1. You chose your own clients, so sometimes you get to work on really cool projects or find yourself doing really awesome stuff.
2. But since practically everyone is a freelance something, and because its your job to find your own clients, well, good luck finding work!
3. You constantly feel like you’re either waiting on checks that may never come or harassing people for your coins. A friend calls and asks if you want to meet them at the bar: “I can’t, my damn check from _____ still hasn’t come.” Until that glorious day you stay inside sitting in a corner in a ball, crying.
4. You may or may not have health insurance!
5. When you go freelance, it’s all too easy to slip into a pile of laziness and stay inside and watch movies all day, putting your freelance design project or reading that script off until the very last possible second. But you’re good at what you do, so everything will be fine.

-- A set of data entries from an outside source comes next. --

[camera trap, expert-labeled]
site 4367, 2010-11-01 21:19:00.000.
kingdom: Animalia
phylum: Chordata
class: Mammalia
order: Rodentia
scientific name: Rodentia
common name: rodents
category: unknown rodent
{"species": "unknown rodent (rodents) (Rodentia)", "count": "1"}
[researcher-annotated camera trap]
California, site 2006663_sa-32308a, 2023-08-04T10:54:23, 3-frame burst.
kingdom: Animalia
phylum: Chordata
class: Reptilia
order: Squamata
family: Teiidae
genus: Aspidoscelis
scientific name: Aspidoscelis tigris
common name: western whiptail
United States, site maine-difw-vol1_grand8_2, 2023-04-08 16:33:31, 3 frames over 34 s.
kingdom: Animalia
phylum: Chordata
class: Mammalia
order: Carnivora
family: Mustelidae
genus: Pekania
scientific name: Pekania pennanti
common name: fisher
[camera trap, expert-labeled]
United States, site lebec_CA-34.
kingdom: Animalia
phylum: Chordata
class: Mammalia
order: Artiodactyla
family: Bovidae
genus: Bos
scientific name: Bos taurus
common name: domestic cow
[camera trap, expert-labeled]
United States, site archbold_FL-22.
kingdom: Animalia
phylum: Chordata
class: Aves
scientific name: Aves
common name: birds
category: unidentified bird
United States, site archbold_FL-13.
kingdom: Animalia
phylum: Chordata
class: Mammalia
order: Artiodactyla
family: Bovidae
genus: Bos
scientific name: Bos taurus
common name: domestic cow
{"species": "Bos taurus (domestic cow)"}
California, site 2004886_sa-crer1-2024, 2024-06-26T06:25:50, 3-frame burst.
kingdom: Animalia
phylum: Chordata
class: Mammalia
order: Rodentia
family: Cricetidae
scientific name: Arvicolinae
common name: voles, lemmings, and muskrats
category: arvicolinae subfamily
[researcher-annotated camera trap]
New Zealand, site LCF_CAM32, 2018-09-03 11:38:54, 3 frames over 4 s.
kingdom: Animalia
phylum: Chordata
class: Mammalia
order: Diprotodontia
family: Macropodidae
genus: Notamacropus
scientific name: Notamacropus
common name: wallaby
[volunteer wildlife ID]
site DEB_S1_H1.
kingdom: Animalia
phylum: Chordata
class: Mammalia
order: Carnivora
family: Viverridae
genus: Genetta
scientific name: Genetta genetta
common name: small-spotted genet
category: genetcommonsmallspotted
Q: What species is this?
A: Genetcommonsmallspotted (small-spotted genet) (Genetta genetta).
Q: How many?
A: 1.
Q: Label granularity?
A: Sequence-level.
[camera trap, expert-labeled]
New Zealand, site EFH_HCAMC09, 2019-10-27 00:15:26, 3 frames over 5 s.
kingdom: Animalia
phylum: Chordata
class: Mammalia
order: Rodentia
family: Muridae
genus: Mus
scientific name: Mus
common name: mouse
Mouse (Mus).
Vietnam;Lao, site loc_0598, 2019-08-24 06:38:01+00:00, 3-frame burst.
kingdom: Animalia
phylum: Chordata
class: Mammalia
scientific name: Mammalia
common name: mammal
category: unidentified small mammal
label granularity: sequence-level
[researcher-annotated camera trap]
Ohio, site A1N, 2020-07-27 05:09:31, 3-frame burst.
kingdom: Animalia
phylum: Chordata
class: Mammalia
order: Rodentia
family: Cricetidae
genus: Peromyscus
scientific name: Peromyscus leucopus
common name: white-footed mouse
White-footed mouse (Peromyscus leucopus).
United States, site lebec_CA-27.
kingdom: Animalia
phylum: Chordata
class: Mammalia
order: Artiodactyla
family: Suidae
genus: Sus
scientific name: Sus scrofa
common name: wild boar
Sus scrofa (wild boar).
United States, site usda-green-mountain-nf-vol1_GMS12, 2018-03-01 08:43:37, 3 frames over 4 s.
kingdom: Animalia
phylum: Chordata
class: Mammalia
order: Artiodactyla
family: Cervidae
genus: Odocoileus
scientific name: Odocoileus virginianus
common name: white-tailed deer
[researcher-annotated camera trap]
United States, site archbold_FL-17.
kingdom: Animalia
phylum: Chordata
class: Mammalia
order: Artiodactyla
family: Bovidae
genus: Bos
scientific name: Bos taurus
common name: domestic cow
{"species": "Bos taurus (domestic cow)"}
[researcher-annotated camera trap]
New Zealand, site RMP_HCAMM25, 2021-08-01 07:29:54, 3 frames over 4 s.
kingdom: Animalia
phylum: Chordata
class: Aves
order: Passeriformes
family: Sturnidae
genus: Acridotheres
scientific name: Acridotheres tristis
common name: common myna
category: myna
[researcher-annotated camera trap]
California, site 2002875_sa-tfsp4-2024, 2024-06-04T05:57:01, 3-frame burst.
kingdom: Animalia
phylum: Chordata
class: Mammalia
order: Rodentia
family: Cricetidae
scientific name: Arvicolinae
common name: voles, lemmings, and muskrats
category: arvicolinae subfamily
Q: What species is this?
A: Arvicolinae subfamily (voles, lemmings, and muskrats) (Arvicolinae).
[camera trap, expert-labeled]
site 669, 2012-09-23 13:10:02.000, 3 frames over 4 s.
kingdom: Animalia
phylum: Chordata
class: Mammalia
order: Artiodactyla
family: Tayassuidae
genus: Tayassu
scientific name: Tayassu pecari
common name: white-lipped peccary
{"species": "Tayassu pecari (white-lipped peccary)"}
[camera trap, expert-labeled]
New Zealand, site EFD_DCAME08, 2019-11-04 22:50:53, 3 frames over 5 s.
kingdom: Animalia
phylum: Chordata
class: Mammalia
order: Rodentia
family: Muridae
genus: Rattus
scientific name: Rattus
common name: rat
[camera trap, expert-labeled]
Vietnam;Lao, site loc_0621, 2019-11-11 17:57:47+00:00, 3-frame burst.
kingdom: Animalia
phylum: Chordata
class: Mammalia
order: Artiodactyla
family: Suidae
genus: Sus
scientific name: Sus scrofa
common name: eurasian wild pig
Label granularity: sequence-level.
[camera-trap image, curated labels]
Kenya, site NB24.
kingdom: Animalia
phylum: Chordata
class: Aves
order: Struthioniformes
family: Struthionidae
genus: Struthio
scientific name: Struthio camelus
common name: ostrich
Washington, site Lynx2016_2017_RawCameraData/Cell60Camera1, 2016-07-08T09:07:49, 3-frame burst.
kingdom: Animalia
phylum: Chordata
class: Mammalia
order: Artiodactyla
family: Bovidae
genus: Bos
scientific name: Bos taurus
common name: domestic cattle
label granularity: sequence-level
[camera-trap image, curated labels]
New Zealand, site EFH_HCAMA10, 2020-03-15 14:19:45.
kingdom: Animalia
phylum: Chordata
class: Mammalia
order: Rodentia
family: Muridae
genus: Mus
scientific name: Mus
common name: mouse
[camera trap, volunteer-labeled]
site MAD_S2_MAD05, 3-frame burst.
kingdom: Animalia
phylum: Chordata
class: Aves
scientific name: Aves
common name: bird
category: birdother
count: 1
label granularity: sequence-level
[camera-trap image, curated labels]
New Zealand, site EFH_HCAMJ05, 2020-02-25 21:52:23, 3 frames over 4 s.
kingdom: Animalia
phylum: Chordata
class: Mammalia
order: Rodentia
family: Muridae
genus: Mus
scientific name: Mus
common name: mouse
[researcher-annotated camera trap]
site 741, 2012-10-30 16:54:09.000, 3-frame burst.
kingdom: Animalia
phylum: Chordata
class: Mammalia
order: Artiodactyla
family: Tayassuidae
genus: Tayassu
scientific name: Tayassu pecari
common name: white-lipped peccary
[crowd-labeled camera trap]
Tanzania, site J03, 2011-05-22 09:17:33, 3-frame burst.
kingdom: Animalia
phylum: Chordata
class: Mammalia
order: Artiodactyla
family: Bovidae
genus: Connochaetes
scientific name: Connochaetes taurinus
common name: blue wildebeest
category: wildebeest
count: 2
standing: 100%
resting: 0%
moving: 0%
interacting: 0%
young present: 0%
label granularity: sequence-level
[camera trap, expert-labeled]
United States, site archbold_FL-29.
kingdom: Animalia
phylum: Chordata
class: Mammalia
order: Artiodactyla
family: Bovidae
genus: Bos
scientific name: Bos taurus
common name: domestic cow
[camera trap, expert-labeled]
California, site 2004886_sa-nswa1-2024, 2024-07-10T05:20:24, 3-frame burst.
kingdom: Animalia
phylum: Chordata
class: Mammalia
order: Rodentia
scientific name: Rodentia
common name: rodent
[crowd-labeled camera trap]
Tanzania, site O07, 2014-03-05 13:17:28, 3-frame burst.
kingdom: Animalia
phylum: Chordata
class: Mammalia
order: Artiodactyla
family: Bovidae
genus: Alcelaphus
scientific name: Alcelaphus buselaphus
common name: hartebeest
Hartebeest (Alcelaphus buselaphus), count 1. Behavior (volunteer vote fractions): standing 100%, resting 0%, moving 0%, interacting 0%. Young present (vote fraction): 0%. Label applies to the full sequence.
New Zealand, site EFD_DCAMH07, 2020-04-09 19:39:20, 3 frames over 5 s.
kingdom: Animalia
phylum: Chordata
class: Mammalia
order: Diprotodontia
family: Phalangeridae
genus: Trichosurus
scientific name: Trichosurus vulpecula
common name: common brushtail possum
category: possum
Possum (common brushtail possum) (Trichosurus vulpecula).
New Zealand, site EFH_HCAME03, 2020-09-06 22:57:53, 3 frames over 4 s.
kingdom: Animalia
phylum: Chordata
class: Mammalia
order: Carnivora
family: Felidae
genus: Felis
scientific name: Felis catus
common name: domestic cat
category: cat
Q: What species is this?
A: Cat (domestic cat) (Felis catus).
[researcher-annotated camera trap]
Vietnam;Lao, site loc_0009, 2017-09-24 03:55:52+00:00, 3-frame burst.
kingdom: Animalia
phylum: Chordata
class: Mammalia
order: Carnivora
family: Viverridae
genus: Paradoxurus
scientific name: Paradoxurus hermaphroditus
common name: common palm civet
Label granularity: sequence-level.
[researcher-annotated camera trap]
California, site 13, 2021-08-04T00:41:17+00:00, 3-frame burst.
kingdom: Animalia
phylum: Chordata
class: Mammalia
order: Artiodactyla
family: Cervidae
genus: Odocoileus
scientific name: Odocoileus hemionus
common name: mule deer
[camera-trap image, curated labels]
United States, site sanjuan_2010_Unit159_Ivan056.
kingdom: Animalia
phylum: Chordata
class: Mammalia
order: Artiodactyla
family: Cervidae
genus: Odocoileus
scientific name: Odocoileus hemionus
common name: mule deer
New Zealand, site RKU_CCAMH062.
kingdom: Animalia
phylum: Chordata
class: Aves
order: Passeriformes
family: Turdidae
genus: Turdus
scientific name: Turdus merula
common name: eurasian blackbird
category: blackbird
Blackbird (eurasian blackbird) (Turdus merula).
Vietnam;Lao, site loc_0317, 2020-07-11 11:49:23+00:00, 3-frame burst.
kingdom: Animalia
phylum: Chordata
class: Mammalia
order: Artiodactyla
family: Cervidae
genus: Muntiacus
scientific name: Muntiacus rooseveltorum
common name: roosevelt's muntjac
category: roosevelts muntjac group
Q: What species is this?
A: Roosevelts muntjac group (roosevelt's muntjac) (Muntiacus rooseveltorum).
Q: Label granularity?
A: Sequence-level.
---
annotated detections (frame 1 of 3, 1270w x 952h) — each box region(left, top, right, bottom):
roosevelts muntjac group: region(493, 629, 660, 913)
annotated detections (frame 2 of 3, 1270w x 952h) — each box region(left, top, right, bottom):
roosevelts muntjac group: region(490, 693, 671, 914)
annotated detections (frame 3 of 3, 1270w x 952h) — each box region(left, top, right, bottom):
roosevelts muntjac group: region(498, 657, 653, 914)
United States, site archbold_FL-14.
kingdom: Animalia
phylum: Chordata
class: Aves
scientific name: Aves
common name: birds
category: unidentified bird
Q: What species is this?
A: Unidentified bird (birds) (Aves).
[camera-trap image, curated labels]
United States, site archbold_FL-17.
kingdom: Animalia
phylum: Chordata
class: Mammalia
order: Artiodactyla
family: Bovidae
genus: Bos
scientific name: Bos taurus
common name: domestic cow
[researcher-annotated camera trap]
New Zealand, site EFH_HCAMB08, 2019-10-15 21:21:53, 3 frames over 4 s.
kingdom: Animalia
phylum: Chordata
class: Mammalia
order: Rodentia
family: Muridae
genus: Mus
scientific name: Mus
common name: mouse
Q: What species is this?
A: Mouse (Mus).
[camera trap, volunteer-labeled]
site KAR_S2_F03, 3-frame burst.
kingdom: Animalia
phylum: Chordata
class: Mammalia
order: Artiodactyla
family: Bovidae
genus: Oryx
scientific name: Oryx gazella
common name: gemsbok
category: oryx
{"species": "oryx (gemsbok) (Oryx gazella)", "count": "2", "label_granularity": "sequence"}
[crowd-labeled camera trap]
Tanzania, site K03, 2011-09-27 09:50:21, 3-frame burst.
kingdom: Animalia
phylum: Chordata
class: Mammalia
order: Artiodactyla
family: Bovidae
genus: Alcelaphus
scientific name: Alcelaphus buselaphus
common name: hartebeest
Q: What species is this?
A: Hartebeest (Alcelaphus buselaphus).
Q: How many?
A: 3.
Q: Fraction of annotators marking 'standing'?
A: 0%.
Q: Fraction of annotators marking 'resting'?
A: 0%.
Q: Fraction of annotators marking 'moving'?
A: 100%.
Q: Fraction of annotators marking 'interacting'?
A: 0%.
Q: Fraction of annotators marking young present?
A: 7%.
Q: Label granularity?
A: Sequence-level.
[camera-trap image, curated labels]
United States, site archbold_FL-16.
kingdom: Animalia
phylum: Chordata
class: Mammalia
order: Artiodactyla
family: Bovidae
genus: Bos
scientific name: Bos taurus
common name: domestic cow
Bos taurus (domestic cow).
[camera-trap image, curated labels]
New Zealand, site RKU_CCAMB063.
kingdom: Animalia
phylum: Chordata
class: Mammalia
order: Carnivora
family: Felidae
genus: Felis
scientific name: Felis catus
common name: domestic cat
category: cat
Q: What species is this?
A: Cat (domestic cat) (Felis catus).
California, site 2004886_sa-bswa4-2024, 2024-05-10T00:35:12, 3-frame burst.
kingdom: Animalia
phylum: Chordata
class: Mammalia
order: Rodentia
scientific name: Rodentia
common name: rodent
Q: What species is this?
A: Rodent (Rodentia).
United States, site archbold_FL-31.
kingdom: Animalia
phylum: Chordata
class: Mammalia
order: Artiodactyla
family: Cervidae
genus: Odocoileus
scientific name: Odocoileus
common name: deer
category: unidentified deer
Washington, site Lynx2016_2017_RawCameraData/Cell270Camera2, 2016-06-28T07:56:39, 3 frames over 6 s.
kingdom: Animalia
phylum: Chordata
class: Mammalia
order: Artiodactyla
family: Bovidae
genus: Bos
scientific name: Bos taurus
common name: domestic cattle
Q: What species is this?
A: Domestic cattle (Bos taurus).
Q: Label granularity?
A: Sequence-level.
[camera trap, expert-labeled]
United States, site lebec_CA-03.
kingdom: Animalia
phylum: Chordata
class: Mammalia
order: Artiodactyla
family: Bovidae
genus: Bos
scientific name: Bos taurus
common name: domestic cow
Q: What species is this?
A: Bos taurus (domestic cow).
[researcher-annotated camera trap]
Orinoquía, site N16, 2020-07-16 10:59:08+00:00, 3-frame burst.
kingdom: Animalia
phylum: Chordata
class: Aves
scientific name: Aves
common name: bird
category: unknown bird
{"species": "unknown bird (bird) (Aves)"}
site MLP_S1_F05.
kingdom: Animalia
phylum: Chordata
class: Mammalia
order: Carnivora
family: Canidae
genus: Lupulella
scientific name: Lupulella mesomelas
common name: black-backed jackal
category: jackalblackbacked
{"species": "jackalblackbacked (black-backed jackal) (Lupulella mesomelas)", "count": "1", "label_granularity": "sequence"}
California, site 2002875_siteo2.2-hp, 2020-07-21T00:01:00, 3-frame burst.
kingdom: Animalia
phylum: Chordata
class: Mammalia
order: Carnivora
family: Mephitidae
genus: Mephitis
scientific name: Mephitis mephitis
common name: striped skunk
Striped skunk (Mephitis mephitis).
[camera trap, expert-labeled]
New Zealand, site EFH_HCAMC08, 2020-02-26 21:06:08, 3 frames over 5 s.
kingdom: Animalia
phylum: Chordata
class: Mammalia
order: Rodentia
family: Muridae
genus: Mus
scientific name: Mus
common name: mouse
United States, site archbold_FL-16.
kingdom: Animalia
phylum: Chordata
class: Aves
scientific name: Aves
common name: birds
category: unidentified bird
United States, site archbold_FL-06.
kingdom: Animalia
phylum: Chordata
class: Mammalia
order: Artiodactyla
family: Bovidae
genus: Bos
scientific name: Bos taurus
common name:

6. Freelancers usually have multiple sources of income and lots of different balls in the air. At parties or other social functions, when people ask what you do for a living you’re kind of like “Well…I do a bunch of different stuff,” / I’m completely broke at the moment.
7. People think your life is glamorous when really it’s a constant sea of pitching stories to people and getting no response or rejection notices and generally feeling broke a lot.
8. You know what it is to procrastinate on something for so long that you get check-in messages from your agent, project manager, editor or what not that are like, “You’re past deadline. Where is the project?” And you respond, “Uhhh, I’m working on it right now and will get it to you shortly,” whereby “working on it right now” means “I ain’t done SHIT!”
9. But at least your job isn’t as stressful as the people who work for the company full time. You hear stories about how they are losing their minds, but you? You have your stressful days but overall you’re doing just fine!
10. You know what it means to send out pitch after pitch only to be told that your idea is “good” but “not for us” or “interesting” but “not timely.”
11. On the plus side, you get to work from wherever, whenever!
12. On the downside, you sometimes have to deal with people who have unrealistic expectations. “I need you to do this crazy ridiculous task that would take a normal, sane person 28 hours to do, but since we’re paying you, can you do it in 35 minutes?”
13. You will sometimes have to work for free, at least until your game gets tight. But it’s an awesome client and at least you’re getting exposure, right?
14. Or you will work for someone who basically wants to do your job for you. Paul wants green but Megan wants orange, Michelle wants purple and Chris says white is the best way to go. Well just fuck everything.
15. Wifi cafés, where you can commiserate with other freelancers, can sometimes be the worst place on earth, especially if there is no wifi, or the wifi is down, or slow, or there are no outlets, or the place is always too packed and you can never get a seat.
16. Depending on your industry, you get invited to cool company-wide parties or get put on the guest-list for free concerts! I once did a story that got me invited to a secret show in a celebrity’s fabulous Tribeca loft!
17. Pitching stories or ideas to places and not hearing back from the project manager is a total blow to your self-esteem. Like, are they purposefully avoiding you? Do they actually hate you?
18. Sometimes, dealing with people’s people is the worst.
19. If you work freelance consistently, there’s a joy in deciding to take a month or two off from work if you can afford it. Not knowing, of course, if there will be work when you decide to come back.
20. One day you will get a check in the mail for a job you did so long ago that you completely forgot about it. Receiving a check in the mail is always a glorious moment, but really? You did this job a year and a half ago.
21. Your tax situation is always a mess. But that new computer you just got? Tax-deductable!
22. You’re either really busy — business is great! — or you’re doing absolutely nothing.
23. You are forever hawking people your business cards or tweaking your website or trying to make new connections on LinkedIn. It’s part of the game! If nobody knows about you, how will you get work?
24. Wondering if your work is good enough when you do turn it in.
25. You’re frequently broke, which is what happens when you spend most of your time hassling people for checks or waiting for them to come in the mail.